A woman carrying shopping bags is holding a phone.

More shopping is moving to digital channels. Image source: Getty Images.

What's happening? 

The 2017 numbers, which are based on the United States Census Bureau's preliminary estimate actually exceeded NRF's prediction which was for growth between 3.2% and 3.8%. Despite the slightly higher number the retail world still saw significant upheavals because the growth of digital sales outpaced the growth of brick-and-mortar sales.

That's expected to happen in 2018 as well. Online and other non-store sales (think catalogs, kiosks, and vending machines) should grow by 10%-12% in 2018. Given that in 2016 digital sales accounted for 11.7% of total retail sales, according to the U.S. Commerce Department, digital growth will account for much of the overall expected increase.

Think of it this way. Say that total retail sales were $1 million, with $150,000 coming from digital. A 4% total increase would be $40,000. If digital grew 12%, then that market segment would have accounted for about $18,000 -- nearly half of the total gain.

Using that rough math, if online retail grows at a 12% pace then brick-and-mortar will only show about 2.5% growth.

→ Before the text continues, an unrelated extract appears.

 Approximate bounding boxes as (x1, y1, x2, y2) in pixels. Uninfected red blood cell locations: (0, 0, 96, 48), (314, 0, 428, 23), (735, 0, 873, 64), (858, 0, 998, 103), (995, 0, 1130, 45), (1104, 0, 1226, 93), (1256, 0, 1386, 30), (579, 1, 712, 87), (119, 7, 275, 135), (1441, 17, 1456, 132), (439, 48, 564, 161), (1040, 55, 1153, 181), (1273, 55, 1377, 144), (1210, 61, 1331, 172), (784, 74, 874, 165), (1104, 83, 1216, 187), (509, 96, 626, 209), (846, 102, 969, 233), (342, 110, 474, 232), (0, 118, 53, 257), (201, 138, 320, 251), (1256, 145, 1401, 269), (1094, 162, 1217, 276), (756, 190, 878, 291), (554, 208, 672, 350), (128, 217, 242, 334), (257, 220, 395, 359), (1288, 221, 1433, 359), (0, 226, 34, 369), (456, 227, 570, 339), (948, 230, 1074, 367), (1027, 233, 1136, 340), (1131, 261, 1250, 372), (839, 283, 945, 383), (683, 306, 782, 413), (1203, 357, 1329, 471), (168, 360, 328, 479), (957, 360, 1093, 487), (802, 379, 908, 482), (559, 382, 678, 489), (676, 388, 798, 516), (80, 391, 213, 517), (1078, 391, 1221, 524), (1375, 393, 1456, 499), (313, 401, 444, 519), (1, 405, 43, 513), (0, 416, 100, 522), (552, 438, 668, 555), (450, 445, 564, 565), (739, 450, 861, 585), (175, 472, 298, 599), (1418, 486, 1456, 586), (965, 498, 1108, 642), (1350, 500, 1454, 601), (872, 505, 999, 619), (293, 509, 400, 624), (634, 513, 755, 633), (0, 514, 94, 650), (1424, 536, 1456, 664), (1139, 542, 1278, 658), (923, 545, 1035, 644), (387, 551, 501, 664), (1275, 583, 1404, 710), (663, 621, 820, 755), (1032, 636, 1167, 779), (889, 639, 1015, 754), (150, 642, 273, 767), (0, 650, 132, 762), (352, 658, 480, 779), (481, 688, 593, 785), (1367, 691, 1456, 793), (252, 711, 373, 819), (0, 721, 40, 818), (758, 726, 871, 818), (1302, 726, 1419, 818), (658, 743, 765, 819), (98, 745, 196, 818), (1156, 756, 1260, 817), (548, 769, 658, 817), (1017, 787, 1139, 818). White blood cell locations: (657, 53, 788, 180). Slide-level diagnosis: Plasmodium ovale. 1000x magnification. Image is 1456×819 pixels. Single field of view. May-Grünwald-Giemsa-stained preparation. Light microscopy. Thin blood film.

That happens to be the number Kiplinger forecasts inflation to come in at for 2018. So, if trends happen as expected, when adjusted for inflation, physical stores can expect essentially zero real growth. 

Flat is better than down

The good news for retailers is that flat sales when adjusted for inflation are better than declining sales. In addition, for chains that have fully embraced an omnichannel model the line between in-store-shopping and digital has blurred. A customer might be standing in a store ordering from the same retailer online or ordering online to pickup in store.

It's clear from these numbers that there is retail growth to be had. Getting a piece of it, however, requires more than being just a storefront.